| Text section |
%%

I'm a PhD student who also happens to spend way too much time fine-tuning, merging, and quantizing open-weight models on rented H100s and a local DGX Spark. It's a hobby that got out of hand.

If my uploads have been useful to you, consider buying a PhD student a coffee. It goes a long way toward keeping these experiments running.

☕ ko-fi.com/djlougen

Hermes Qwen3.5 35B-A3B GGUF

GGUF quantizations of a Qwen3.5-35B-A3B model fine-tuned on NousResearch/hermes-function-calling-v1 for structured function calling and tool use.

%%

| Data excerpt |
%%

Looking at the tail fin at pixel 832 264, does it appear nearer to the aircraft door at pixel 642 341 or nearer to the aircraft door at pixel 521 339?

%%

| List of tasks |
1 - List every operation that the model-card text says its writer performs on open-weight models.
2 - Continue the model-card text about the Hermes Qwen3.5 35B-A3B GGUF from its last sentence.

| Results by task |
1 - fine-tuning, merging, quantizing

2 -
Base Model

Architecture: Qwen3.5 MoE (Mixture of Experts) — 35B total parameters, ~3B active per token
Base: Qwen/Qwen3.5-35B-A3B
Context Length: 262,144 tokens
Experts: 256 total, 8 active per token

Fine-Tuning Details

Method: LoRA via Unsloth + TRL SFTTrainer
LoRA Rank (r): 32
LoRA Alpha: 32
LoRA Dropout: 0
Target Modules: q_proj, k_proj, v_proj, o_proj, gate_proj, up_proj, down_proj
Training Precision: bf16
Optimizer: AdamW 8-bit
Learning Rate: 2e-4 with cosine scheduler
Warmup Steps: 10
Epochs: 3
Batch Size: 2 per device, 8 gradient accumulation steps (effective batch size 16)
Max Sequence Length: 4,096 tokens
Weight Decay: 0.01
PEFT Version: 0.18.1

Training Dataset

NousResearch/hermes-function-calling-v1 — a function-calling dataset following the Hermes Function-calling Standard. Includes:

Cleaned Glaive Function Calling samples
Advanced JSON structured output (agentic, multi-turn)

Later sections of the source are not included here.